The literary scene

In addition to his passion for portraiture, the King was a keen opera-lover. Composer Jean-Baptiste Lully enjoyed his special favour, composing operas, ballets and comedy-ballets in collaboration with Molière for the King’s enjoyment. In the Siècle de Louis XIV, Voltaire makes special mention of one such comedy-ballet, Les Fâcheux, and celebrates Louis XIV’s defence of Molière’s scandalous play Tartuffe against religious authorities who wished to censor it for its perceived mockery of hypocrisy among the clergy, in what became known as the Affaire Tartuffe.

Much of the 17th-century French literary canon has come down to us because of his support for writers, in particular for the major figures in 17th-century French theatre. He frequently commissioned plays from writers such as Molière, Pierre Corneille, and Jean Racine, at a time when theatre was considered an ungodly pursuit, and all actors were automatically excommunicated from the Church.

However, the King was also a source of inspiration for writers. In particular, the life of the court at Versailles provided rich material for the acid pens of François, duc de la Rochefoucauld, a former frondeur turned courtier and author of the Maximes, and Jean de la Bruyère, author of the satirical Les Caractères. These writers dissected court life and 17th-century French society in short prose snippets. The Maximes offer witty, penetrating, and highly quotable barbs on love, vanity, and hypocrisy, while Les Caractères are miniature portraits of some of the stereotypical fawners and hangers-on found at court, as well as analyses of contemporary social mores and attitudes.

La Fête donnée par Louis XIV pour célébrer la reconquête de la Franche-Comté en 1674 – Représentation du Malade Imaginaire de Molière devant la grotte des Jardins du Château de Versailles (Wikimedia commons)

Fables and fairytales, Ancients and Moderns

We often think of the 17th century as a time of stability and order, but bubbling away under the surface was a strong undercurrent of modernity, hence its interest for Voltaire. The 17th century was a period of cultural and intellectual controversies, or querelles. The most monumentous cultural querelle, which galvanised every field of the arts, was the querelle des Anciens et des Moderns (quarrel of the Ancients and Moderns).

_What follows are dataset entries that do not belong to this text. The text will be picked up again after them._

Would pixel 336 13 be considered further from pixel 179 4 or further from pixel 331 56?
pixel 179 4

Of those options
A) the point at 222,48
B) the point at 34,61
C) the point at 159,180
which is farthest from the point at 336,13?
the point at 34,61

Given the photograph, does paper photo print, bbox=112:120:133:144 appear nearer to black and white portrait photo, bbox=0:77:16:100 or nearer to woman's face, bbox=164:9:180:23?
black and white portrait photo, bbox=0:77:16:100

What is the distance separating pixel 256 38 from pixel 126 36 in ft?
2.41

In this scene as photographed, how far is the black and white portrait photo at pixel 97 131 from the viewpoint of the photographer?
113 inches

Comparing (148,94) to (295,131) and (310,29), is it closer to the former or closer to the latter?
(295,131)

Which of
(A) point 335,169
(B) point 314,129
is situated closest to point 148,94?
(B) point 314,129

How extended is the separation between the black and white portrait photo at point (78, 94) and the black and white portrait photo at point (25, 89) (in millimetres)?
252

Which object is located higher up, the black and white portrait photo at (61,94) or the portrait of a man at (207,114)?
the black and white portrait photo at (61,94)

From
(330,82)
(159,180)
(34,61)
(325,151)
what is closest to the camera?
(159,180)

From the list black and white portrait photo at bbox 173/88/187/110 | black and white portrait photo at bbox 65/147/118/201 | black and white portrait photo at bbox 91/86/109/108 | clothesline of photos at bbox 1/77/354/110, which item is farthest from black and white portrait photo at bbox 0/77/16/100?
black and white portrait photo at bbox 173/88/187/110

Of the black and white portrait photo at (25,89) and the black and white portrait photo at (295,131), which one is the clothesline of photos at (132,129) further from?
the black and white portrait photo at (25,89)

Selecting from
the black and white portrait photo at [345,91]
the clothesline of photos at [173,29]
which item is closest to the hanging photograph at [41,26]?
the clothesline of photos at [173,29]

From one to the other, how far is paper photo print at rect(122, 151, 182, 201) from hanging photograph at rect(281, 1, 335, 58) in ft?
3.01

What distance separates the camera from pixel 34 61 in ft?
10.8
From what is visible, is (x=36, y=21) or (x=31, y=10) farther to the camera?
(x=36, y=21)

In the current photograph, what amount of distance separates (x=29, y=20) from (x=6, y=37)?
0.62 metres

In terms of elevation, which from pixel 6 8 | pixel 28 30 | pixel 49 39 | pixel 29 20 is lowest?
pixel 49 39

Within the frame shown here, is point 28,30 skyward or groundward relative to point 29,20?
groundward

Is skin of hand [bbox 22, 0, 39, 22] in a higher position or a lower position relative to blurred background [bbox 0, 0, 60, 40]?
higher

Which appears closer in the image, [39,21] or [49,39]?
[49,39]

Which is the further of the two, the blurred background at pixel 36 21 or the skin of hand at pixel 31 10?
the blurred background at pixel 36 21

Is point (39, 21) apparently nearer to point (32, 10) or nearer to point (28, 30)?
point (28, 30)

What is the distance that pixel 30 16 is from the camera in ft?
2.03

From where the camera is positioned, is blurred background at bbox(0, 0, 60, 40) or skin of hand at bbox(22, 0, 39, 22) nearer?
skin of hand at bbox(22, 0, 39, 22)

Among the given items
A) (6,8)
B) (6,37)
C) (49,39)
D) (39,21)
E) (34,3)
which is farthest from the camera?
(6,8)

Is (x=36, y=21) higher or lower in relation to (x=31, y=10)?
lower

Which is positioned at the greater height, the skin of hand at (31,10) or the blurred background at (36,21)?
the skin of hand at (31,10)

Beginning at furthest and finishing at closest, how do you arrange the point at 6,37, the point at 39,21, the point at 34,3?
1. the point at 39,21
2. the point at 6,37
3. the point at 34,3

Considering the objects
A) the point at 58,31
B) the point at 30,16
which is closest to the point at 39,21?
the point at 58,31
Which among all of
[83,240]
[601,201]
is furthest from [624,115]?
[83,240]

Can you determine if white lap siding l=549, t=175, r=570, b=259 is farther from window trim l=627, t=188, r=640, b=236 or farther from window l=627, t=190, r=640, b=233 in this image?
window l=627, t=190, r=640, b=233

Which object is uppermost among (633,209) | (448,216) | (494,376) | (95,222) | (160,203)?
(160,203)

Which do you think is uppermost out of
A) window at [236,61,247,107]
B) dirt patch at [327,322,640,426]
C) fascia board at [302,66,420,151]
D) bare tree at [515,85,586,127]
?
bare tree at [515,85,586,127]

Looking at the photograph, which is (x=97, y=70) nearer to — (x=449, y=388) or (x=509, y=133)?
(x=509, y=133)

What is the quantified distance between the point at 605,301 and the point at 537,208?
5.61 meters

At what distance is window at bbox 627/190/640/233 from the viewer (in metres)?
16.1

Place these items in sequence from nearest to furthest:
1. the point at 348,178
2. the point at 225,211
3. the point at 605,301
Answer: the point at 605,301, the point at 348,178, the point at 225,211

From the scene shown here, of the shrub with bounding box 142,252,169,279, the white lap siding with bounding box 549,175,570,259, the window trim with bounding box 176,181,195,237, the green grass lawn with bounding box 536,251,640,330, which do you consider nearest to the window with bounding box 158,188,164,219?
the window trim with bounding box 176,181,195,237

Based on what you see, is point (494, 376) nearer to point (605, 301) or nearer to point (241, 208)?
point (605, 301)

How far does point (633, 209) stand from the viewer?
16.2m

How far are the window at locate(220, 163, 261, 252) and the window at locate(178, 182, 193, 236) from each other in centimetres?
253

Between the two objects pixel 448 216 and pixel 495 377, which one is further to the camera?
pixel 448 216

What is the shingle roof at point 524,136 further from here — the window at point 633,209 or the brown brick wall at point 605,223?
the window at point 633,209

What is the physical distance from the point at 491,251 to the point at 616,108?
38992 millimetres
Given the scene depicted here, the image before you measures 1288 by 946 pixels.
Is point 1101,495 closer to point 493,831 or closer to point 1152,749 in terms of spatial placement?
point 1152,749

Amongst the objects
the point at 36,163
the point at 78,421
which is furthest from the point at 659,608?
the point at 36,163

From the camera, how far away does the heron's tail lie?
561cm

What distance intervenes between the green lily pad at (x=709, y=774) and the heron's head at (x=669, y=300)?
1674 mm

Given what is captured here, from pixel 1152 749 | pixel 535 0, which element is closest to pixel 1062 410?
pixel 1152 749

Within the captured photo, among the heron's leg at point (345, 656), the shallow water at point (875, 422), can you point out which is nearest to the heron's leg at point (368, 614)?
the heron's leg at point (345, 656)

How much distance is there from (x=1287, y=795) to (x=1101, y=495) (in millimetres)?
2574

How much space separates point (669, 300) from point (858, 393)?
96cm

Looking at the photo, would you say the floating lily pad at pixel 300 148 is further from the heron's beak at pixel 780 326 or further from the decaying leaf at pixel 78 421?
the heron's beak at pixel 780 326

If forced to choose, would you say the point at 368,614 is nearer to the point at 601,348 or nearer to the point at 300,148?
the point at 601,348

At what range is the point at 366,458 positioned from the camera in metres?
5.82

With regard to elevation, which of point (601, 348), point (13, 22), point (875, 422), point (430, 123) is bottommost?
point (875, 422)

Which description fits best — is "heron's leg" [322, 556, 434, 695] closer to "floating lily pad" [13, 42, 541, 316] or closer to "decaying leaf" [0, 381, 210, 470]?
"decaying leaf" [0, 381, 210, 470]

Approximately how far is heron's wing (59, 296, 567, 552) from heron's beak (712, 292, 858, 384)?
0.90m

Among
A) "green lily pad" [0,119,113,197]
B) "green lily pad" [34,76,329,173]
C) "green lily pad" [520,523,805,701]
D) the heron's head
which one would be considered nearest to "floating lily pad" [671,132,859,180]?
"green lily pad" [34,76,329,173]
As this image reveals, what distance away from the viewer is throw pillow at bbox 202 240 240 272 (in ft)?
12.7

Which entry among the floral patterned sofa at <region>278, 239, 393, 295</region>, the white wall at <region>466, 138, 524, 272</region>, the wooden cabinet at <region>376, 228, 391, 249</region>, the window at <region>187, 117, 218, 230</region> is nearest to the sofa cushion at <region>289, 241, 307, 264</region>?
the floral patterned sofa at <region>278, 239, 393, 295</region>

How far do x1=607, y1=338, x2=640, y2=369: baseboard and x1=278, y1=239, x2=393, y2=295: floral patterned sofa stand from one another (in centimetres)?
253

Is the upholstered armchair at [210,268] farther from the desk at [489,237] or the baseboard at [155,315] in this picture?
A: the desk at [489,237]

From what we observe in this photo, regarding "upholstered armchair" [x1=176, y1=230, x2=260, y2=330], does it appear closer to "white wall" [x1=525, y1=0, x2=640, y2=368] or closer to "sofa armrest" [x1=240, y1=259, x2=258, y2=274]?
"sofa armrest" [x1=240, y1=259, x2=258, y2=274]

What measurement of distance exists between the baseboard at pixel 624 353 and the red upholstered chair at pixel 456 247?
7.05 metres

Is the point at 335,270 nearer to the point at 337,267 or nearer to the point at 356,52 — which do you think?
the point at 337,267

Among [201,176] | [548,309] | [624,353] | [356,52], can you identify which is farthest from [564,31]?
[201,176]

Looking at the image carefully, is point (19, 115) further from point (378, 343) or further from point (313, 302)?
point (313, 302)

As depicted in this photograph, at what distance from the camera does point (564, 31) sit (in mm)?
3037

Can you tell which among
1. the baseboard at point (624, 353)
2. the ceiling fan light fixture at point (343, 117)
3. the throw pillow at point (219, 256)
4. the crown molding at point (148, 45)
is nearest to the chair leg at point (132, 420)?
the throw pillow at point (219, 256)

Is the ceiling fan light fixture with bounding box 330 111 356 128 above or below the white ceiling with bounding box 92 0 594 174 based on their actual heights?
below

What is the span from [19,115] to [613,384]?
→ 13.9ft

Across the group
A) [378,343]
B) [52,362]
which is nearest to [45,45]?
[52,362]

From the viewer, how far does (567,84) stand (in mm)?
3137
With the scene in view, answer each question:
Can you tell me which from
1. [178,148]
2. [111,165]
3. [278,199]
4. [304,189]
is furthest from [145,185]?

The supporters of the ‘Ancients’ believed that the achievements of Classical Greece and Rome represented the apogee of cultural sophistication, and that art and literature should therefore reprise classical and mythological themes, in a culture of imitation and emulation. By contrast, the new generation of ‘Moderns’, including Perrault, respected the achievements of Antiquity, but believed that they were not untouchable, and could be equalled by contemporary French art and literature. With his 1687 poem Le Siècle de Louis le Grand (to which the title of Voltaire’s tome perhaps makes reference), Charles Perrault produced a manifesto for the Moderns, celebrating the 17th century as an era to rival that of the Roman emperor Augustus, the age which produced Virgil and Ovid.

Perrault is the author of many of the fairytales we know and love, including Cinderella, Little Red Riding Hood, and Sleeping Beauty. He was also a friend of Louis XIV’s finance minister, Colbert. When writing his Contes (Fairy Tales), Perrault did not draw on Classical mythology, but rather on traditional French folk stories, to which he added a double moral. For example, his tale of Little Red Riding Hood ends with two morals: the first is a stern warning against the dangers of wolves in woods; the second, a warning to naïve first-timers at Versailles to beware smooth-talking rakes and libertines.

However, as portraits of Louis XIV dressed as Apollo and Jupiter indicate, 17th-century modernity was about taking the best of Classical culture and bringing it up to date, not rejecting it completely. Aesop’s Fables experienced a renaissance in the 17th century, as his tales were rewritten in sprightly French verse by Jean de la Fontaine (English translations here) who dedicated his educational fables to the Dauphin.